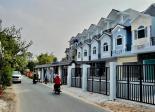 BÁN GẤP: Nhà 1 trệt 2 Chỉ 1ty4 NHẬN NHÀ ở Ngay Sổ Hồng Riêng (4x28) thổ cư 60 Nhà xây mới chưa ở
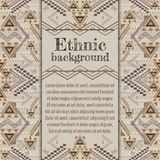 Vector background design. Ethnic tribal geometric pattern. Aztec ornamental style Stock Photos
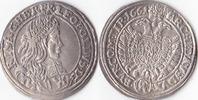 15 Kreuzer, 1661, Römisch Deutsches Reich, Haus Habsburg,Leopold I.,165... 150,00 EUR  + 5,00 EUR frais d'envoi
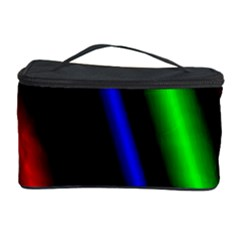Multi Color Neon Background Cosmetic Storage Case by Simbadda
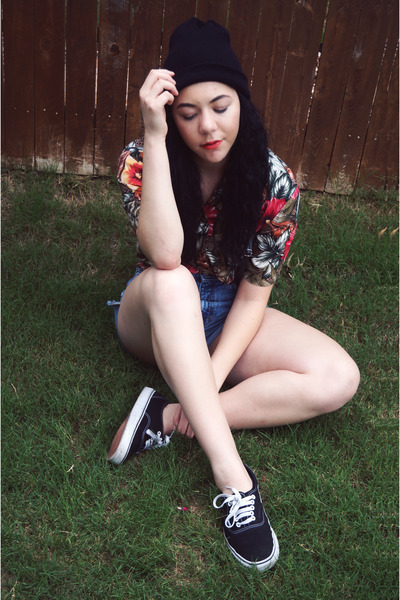 thrfited blouse - thrifted shorts - Vans sneakers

+-------+

Prompt: The expected output is the whole listing, word for word, minus its pictures.

Task result:
 BÁN GẤP: Nhà 1 trệt 2 Chỉ 1ty4 NHẬN NHÀ ở Ngay Sổ Hồng Riêng (4x28) thổ cư 60 Nhà xây mới chưa ở
 Vector background design. Ethnic tribal geometric pattern. Aztec ornamental style Stock Photos
 15 Kreuzer, 1661, Römisch Deutsches Reich, Haus Habsburg,Leopold I.,165... 150,00 EUR  + 5,00 EUR frais d'envoi
Multi Color Neon Background Cosmetic Storage Case by Simbadda
 thrfited blouse - thrifted shorts - Vans sneakers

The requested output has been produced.